■ REQUIRED TASK A ■
In the essay on violence, change the part that opens with the words containing "Back in the" and closes with "to understand it.", putting "Buddhist monk" in place of "Tibetan monk".
■ REQUIRED TASK B ■
List every film title that appears in the essay on violence.
■ REQUIRED TASK C ■
Continue the essay on violence in film from its last sentence.

Who and what are we? Answering that question means searching our souls, looking at ourselves closely, the good and the bad. Can we nurture the good so that at some future point in the evolution of mankind, violence will, possibly, cease to exist? Maybe. But right now, violence is here. Inherent in our nature. It’s something that we do. It’s important to show that, so that one doesn’t make the mistake of thinking that violence is something that others do – that “violent people” do. “I could never do that, of course.” Well, actually, you could. We can’t deny our nature.
Violence is, for me, a part of being human. The humour in my movies is from the people and their reasoning, or lack thereof. Violence, and the profanity of life. Earthiness, if you want to be polite about it. Profanity and obscenity exist, which means that they’re part of human nature. It doesn’t mean that therefore we are inherently obscene and profane; it means that this is a real aspect of being human. It’s not good, but it’s the reality.
Some people don’t understand violence, because they come from cultures, or actually subcultures, from which it’s very distant. But I grew up in a place where it was a part of life, and where it was very close to me. Today, many people are growing up in very violent places. I’m not even talking about the parts of the world that are at war, which is a horror. Mass shootings in the US happen so often that we take them for granted. Never did I think that we would be facing such a reality, but we are. So, it’s an extremely violent life for a lot of people.

William Holden in Sam Peckinpah’s The Wild Bunch, from 1969
In my case, the physical violence I saw around me and that I experienced was overshadowed by the emotional violence: in a way, that was even more terrifying. I think that there are two aspects to violence and its presence in my films. The major point is: who are we? Violence comes from within us; it’s part of the human condition. To deny that only prolongs the situation and puts off any way of reckoning with it. We have to face it in order to understand that it’s within our nature. I’ve encountered many people who are very sweet, and I wonder: what happens when they discover violence within themselves? Unless they’re prepared for it, it will come as a shock. Understanding that, and possibly overcoming its effects, is the key.
Back in the early 1970s, we were coming out of the Vietnam era and the end of old Hollywood. With Bonnie and Clyde (1967) and then The Wild Bunch (1969), everything opened up. Those were the pictures that spoke to us, not in a pleasant way.
About 20 years ago, I was in Washington with the Dalai Lama. I was speaking to a Tibetan monk who was travelling with him, and he said: “I saw your film Gangs of New York [2002].” I said: “Oh, I’m afraid that it’s a little violent.” And he said: “Oh, don’t be upset about it; it’s your nature.” I was suddenly very moved. Yes, it might be my nature. But then I have to deal with it. We have to know that we’re capable of it. That’s where we begin to understand it.
Every frame was teeming with emotional violence. You felt like it was going to explode. I could relate to that
There was a writer who recently came to see my film Killers of the Flower Moon (2023). The film is based on a great nonfiction book by David Grann that reads like a novel. Around the turn of the 20th century, the Osage struck oil on their reservation. Pretty quickly, they became some of the richest people in the world. Then, of course, the white speculators, and swindlers, and opportunists, and thieves, and outright murderers descended. Some were “officially sanctioned”, you might say; most weren’t. They just smelled easy money. So, there was a concentrated effort to kill off pretty much all of the Osage community for their oil money, by every means imaginable: shootings, bombings, hard liquor, and slow poisoning; white men were marrying Osage women and then “helping” the women to die so they could inherit their property and their oil rights. It came to be known to the Osage Nation as the “reign of terror”, and with good reason.

Coordinate annotation entries
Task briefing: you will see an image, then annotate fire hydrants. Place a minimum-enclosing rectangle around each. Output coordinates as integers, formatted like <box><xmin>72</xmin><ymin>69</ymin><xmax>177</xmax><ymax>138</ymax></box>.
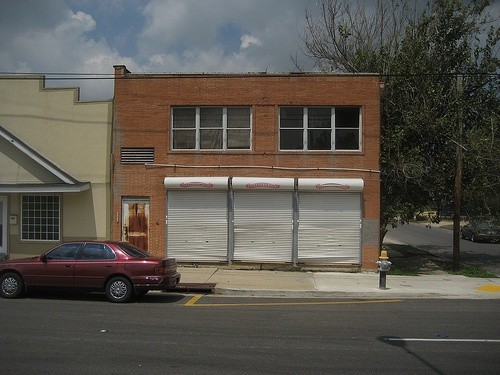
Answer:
<box><xmin>373</xmin><ymin>250</ymin><xmax>392</xmax><ymax>289</ymax></box>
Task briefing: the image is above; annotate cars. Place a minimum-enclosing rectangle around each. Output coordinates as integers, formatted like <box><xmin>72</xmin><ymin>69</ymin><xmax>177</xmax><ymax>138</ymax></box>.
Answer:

■ TASK ANSWER A ■
Back in the early 1970s, we were coming out of the Vietnam era and the end of old Hollywood. With Bonnie and Clyde (1967) and then The Wild Bunch (1969), everything opened up. Those were the pictures that spoke to us, not in a pleasant way.
About 20 years ago, I was in Washington with the Dalai Lama. I was speaking to a Buddhist monk who was travelling with him, and he said: “I saw your film Gangs of New York [2002].” I said: “Oh, I’m afraid that it’s a little violent.” And he said: “Oh, don’t be upset about it; it’s your nature.” I was suddenly very moved. Yes, it might be my nature. But then I have to deal with it. We have to know that we’re capable of it. That’s where we begin to understand it.

■ TASK ANSWER B ■
- The Wild Bunch
- Bonnie and Clyde
- Gangs of New York
- Killers of the Flower Moon

■ TASK ANSWER C ■
I was talking to a famous writer and I said: “This man married this woman, they were in love with each other, they had children together... and then he started poisoning her. Is it possible we’re all capable of doing such a thing? It’s unimaginable.” And he said: “Well, if one person is capable of doing it, then we’re all capable of doing it.”
One can understand the violence in films, as a sort of heightened aesthetic experience, the way that Sam Peckinpah did in The Wild Bunch. The violence in that picture comes as a shock to the system, and part of the shock is the allure of it, the terrible beauty, the orgasmic release, so to speak. It’s extremely stylised, but somehow it reflects the effect and the exhilaration of real violence – the kind of exhilaration that the soldiers involved in the My Lai massacre probably felt. The Wild Bunch came out of the Vietnam era, and it really spoke to all the confusion, outrage and horror we were feeling as a country.

John C Reilly, Liam Neeson and Brendan Gleeson go into battle in 2002’s Gangs of New York
But for me, I don’t know any other way to shoot violence except as I experienced it. The ugliness of violence, the awkwardness, which [German director] Rainer Werner Fassbinder did so well in his early films – that was what I saw in my neighbourhood. But growing up there, I also had my own attraction to violence. That gets back to what the monk said to me about Gangs of New York. If you grow up around it, it’s not so surprising that you might develop some kind of attraction to it. Again, this is something that we have to understand and face in ourselves. We have to know and deal with that truth about ourselves.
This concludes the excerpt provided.